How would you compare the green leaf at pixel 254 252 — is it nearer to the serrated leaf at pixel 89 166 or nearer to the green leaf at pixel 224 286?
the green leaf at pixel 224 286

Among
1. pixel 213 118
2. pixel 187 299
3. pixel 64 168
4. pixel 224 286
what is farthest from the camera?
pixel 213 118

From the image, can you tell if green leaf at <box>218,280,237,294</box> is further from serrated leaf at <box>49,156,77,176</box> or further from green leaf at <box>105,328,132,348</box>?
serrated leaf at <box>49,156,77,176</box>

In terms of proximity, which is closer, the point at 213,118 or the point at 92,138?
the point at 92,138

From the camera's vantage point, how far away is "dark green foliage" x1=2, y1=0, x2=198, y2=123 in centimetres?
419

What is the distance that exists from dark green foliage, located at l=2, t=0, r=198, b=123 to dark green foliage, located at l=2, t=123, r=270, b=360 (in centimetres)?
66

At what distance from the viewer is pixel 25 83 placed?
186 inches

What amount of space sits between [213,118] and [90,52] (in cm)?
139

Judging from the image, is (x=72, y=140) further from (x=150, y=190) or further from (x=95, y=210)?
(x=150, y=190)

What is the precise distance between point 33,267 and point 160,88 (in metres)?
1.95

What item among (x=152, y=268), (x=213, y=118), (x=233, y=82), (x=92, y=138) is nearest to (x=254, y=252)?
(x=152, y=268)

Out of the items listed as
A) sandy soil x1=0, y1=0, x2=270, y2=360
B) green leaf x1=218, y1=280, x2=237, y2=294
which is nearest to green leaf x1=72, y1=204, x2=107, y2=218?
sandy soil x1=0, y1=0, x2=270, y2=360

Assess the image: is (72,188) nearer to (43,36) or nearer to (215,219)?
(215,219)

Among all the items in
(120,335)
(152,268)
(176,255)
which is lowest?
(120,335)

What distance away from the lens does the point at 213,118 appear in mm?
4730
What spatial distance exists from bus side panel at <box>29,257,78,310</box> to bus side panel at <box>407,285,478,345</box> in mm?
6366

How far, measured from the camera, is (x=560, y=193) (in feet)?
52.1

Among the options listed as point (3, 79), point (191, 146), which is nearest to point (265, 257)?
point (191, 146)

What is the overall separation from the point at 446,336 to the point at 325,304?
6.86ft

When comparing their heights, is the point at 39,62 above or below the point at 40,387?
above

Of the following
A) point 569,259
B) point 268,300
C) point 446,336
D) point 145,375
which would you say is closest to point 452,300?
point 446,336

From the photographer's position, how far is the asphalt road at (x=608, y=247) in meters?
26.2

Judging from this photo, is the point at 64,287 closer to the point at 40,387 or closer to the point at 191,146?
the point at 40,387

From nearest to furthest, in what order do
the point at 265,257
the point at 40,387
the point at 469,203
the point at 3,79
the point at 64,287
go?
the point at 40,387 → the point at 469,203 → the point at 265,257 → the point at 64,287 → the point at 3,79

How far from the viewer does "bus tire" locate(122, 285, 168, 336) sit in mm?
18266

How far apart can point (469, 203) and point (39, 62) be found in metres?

### Exercise brief
Reproduce every line of the rows above word for word, from the line containing "Among the options" down to the line containing "the point at 40,387 →", including both of those lines.

### Result of this task
Among the options listed as point (3, 79), point (191, 146), which is nearest to point (265, 257)?
point (191, 146)

What is the overall separation from the point at 446,336 to the point at 325,304?
6.86ft

When comparing their heights, is the point at 39,62 above or below the point at 40,387?
above

Of the following
A) point 569,259
B) point 268,300
C) point 446,336
D) point 145,375
which would you say is closest to point 452,300?
point 446,336

From the photographer's position, how far is the asphalt road at (x=608, y=247) in meters?
26.2

Judging from this photo, is the point at 64,287 closer to the point at 40,387 or closer to the point at 191,146?
the point at 40,387

From nearest to furthest, in what order do
the point at 265,257
the point at 40,387
the point at 469,203
the point at 3,79
the point at 64,287
go?
the point at 40,387 → the point at 469,203 → the point at 265,257 → the point at 64,287 → the point at 3,79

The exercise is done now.